RENCONTRES ÉCONOMIQUES D'AIX-EN-PROVENCE. La Tribune reçoit en direct de son studio en plein air les décideurs économiques et politiques pendant les trois jours des Rencontres d'Aix, le Davos provençal. Ce samedi, le secrétaire général de Force Ouvrière (FO), a affirmé qu'il défendrait la conditionnalité des aides publiques aux entreprises auprès du gouvernement lors des prochaines discussions.
Maxime Heuze
(Crédits : DR)

LA TRIBUNE - Vous rencontrez avec les autres partenaires sociaux, Elisabeth Borne la semaine prochaine. Qu'allez-vous lui dire? Qu'est-ce que vous attendez de cette rencontre ?

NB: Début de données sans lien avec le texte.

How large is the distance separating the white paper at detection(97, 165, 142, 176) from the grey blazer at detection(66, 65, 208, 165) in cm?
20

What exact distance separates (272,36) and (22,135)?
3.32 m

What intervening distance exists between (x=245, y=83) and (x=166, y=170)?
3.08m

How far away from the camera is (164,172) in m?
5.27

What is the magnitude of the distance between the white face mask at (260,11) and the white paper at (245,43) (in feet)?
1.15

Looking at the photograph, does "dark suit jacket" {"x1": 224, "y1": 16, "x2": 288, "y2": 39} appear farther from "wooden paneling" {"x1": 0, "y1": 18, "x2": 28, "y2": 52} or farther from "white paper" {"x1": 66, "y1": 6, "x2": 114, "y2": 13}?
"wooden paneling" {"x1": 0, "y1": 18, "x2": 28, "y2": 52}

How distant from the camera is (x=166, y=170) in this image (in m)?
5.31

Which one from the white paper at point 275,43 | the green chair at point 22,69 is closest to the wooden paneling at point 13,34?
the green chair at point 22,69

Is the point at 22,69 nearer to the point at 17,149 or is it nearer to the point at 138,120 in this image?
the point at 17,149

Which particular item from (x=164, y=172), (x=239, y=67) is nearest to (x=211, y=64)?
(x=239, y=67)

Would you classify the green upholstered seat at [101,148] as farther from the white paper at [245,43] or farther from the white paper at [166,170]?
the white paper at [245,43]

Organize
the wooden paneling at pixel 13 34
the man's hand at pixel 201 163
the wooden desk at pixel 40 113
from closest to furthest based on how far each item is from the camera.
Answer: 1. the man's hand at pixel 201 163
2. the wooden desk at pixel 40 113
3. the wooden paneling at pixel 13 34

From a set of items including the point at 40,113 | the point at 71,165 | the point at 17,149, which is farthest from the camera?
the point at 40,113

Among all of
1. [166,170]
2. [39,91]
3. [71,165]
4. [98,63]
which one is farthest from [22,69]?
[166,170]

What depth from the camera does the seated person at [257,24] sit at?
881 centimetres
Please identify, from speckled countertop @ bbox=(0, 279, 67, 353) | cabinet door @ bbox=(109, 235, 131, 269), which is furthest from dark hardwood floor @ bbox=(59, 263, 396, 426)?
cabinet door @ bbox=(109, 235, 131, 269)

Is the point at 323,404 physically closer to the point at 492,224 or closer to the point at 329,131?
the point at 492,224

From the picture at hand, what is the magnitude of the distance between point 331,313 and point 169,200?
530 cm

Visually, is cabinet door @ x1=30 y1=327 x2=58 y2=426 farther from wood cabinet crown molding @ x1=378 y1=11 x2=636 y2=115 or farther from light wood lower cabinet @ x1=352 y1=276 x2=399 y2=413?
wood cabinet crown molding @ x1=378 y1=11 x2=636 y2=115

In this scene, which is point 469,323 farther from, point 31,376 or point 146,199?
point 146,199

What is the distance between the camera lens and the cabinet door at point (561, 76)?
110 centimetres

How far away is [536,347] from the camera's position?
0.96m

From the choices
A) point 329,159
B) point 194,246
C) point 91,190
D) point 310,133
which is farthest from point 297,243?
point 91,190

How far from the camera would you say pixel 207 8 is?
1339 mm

FREDERIC SOUILLOT - Mercredi, nous aurons une discussion autour de l'agenda social. Et puis nous, les organisations syndicales, nous allons aussi lui parler des revendications que nous avions déposées les 16 et 17 mai, à Matignon. Donc, ce que nous attendons et que nous répétons depuis l'année dernière, après le deuxième tour des élections législatives, c'est de redonner la place qui est la sienne à la négociation collective, car l'ADN de Force ouvrière est la pratique contractuelle et conventionnelle.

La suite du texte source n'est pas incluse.